▶ _SOURCE EXCERPT_
Algorithm Architects - Designing & Analyzing Parallel Algorithms!

August 14, 2023 — #Parallel Computing #CS Basics

Hey, algorithm designers and parallel processing enthusiasts! We know that the demand for computational power is ever-increasing, pushing the limits of single-processor speeds. The answer? Parallelism! But simply throwing more processors at a problem isn't enough. We need to fundamentally rethink how we design algorithms to make them thrive in a parallel environment.

This is where the Design and Analysis of Parallel Algorithms comes in. It's the art and science of creating procedures that can be executed concurrently on multiple processing units, and understanding their performance characteristics. We'll explore different models of parallel computers, fundamental techniques for parallelizing tasks, and look at how common computational problems are tackled in a parallel fashion.

▶ _WRITTEN TASKS_
**1)** Rewrite the post on parallel algorithms from "Algorithm Architects - Designing" up to and including "a parallel environment.", putting "fans" in place of "enthusiasts".
**2)** Answer these questions from the post on parallel algorithms.
(a) On what date was the post published?
(b) According to the post, what is pushing the limits of single-processor speeds?
(c) How does the post describe the Design and Analysis of Parallel Algorithms?
The records that come after this point play no part in the work.

▶ _MATERIAL_
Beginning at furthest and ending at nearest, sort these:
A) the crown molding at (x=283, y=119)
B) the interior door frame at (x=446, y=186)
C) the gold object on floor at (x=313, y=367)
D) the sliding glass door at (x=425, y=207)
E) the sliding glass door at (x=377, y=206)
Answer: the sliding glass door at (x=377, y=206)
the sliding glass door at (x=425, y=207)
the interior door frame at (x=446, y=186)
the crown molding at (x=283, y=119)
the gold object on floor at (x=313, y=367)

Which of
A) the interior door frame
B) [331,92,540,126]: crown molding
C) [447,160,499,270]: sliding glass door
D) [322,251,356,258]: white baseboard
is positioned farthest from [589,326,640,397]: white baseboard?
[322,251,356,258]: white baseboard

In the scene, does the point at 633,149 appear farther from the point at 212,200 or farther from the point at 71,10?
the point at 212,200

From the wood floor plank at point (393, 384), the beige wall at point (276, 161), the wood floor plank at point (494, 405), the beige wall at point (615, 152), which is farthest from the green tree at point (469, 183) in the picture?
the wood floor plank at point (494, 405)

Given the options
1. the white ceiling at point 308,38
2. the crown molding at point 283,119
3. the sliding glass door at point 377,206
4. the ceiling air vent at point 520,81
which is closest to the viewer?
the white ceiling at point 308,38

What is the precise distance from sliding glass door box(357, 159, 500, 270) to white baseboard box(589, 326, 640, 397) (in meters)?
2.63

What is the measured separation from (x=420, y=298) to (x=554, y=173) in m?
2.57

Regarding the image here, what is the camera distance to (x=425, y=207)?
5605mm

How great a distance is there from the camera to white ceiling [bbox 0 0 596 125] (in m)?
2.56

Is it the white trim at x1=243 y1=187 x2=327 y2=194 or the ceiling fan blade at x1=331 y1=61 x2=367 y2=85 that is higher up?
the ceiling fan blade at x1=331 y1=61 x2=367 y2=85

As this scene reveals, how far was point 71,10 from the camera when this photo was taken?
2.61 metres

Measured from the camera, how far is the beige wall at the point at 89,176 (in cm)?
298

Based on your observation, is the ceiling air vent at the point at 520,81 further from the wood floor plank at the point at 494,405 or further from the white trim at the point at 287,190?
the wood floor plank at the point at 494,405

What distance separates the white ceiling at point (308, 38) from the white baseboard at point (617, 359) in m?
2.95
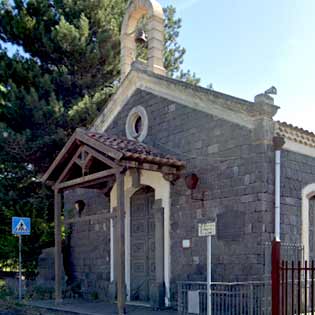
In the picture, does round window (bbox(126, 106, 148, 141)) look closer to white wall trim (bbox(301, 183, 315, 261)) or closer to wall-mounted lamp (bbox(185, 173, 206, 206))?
wall-mounted lamp (bbox(185, 173, 206, 206))

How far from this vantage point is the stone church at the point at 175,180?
8719 millimetres

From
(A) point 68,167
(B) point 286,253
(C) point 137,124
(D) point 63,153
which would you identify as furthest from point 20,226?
(B) point 286,253

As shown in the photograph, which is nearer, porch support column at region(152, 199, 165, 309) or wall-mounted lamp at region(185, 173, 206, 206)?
wall-mounted lamp at region(185, 173, 206, 206)

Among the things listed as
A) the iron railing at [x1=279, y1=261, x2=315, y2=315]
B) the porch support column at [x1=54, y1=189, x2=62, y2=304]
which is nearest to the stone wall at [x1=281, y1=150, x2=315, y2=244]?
the iron railing at [x1=279, y1=261, x2=315, y2=315]

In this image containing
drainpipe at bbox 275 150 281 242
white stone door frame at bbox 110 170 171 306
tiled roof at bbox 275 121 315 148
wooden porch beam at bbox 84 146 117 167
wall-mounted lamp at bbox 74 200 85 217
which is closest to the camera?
drainpipe at bbox 275 150 281 242

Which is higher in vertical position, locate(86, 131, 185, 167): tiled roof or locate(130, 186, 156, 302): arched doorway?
locate(86, 131, 185, 167): tiled roof

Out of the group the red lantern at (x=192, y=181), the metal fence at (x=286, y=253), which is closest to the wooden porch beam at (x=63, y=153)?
the red lantern at (x=192, y=181)

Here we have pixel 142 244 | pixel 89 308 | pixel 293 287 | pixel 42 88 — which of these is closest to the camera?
pixel 293 287

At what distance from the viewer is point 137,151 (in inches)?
389

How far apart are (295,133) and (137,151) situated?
3247 mm

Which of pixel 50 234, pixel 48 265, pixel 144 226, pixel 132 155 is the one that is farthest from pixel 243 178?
pixel 50 234

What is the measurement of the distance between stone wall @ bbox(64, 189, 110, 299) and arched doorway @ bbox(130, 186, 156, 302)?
39.5 inches

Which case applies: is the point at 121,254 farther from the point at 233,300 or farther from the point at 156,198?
the point at 233,300

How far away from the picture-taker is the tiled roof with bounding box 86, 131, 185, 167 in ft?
30.9
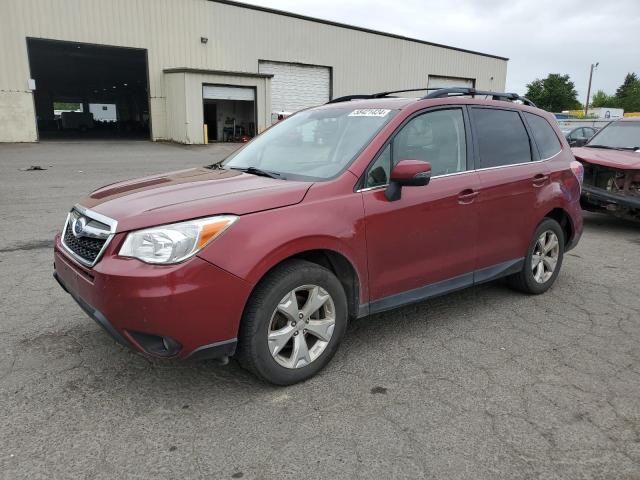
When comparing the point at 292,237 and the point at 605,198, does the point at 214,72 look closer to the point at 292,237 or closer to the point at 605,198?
the point at 605,198

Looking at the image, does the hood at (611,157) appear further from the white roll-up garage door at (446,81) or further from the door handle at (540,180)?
the white roll-up garage door at (446,81)

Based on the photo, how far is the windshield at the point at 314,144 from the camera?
355 cm

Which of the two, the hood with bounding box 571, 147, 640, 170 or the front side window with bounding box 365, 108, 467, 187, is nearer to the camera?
the front side window with bounding box 365, 108, 467, 187

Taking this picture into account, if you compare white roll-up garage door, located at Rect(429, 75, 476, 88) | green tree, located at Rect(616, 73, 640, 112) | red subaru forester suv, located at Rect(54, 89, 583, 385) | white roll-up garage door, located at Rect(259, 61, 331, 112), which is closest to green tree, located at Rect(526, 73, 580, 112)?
green tree, located at Rect(616, 73, 640, 112)

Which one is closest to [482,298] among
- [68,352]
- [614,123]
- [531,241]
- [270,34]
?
[531,241]

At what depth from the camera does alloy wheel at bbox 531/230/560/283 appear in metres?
4.80

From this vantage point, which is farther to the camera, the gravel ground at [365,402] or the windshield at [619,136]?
the windshield at [619,136]

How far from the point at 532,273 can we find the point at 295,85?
27.7 metres

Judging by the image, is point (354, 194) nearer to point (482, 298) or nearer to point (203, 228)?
point (203, 228)

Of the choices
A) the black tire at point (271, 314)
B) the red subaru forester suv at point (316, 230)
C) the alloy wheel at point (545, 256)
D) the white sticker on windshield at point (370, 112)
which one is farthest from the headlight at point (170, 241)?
the alloy wheel at point (545, 256)

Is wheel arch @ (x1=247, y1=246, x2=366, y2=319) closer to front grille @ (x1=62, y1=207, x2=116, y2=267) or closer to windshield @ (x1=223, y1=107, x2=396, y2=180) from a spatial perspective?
windshield @ (x1=223, y1=107, x2=396, y2=180)

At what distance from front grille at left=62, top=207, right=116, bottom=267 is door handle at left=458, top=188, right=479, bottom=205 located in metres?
2.44

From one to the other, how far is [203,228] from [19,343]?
194 centimetres

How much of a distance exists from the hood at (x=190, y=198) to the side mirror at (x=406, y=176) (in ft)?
1.91
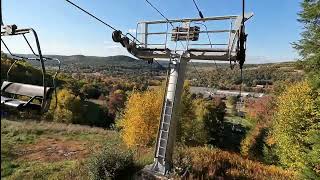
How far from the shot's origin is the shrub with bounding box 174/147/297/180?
1509cm

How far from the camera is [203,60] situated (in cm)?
1512

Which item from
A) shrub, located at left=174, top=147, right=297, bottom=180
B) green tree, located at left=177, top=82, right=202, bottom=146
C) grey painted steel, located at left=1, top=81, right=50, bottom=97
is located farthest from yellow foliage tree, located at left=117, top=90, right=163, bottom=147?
grey painted steel, located at left=1, top=81, right=50, bottom=97

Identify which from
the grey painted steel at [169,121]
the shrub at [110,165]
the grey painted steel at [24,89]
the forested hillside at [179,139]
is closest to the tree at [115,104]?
the forested hillside at [179,139]

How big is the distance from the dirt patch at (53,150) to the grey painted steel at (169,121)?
16549 mm

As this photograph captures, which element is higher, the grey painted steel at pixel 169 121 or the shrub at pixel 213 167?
the grey painted steel at pixel 169 121

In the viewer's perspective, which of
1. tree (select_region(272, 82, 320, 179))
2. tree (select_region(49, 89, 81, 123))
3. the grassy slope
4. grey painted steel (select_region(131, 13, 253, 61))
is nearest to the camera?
grey painted steel (select_region(131, 13, 253, 61))

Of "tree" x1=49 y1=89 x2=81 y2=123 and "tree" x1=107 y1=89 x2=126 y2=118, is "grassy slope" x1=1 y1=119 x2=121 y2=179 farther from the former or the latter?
"tree" x1=107 y1=89 x2=126 y2=118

▶ _SOLUTIONS IN ORDER_
**1)**
Algorithm Architects - Designing & Analyzing Parallel Algorithms!

August 14, 2023 — #Parallel Computing #CS Basics

Hey, algorithm designers and parallel processing fans! We know that the demand for computational power is ever-increasing, pushing the limits of single-processor speeds. The answer? Parallelism! But simply throwing more processors at a problem isn't enough. We need to fundamentally rethink how we design algorithms to make them thrive in a parallel environment.

**2)**
(a) August 14, 2023.
(b) The ever-increasing demand for computational power.
(c) As the art and science of creating procedures that can be executed concurrently on multiple processing units, and of understanding their performance characteristics.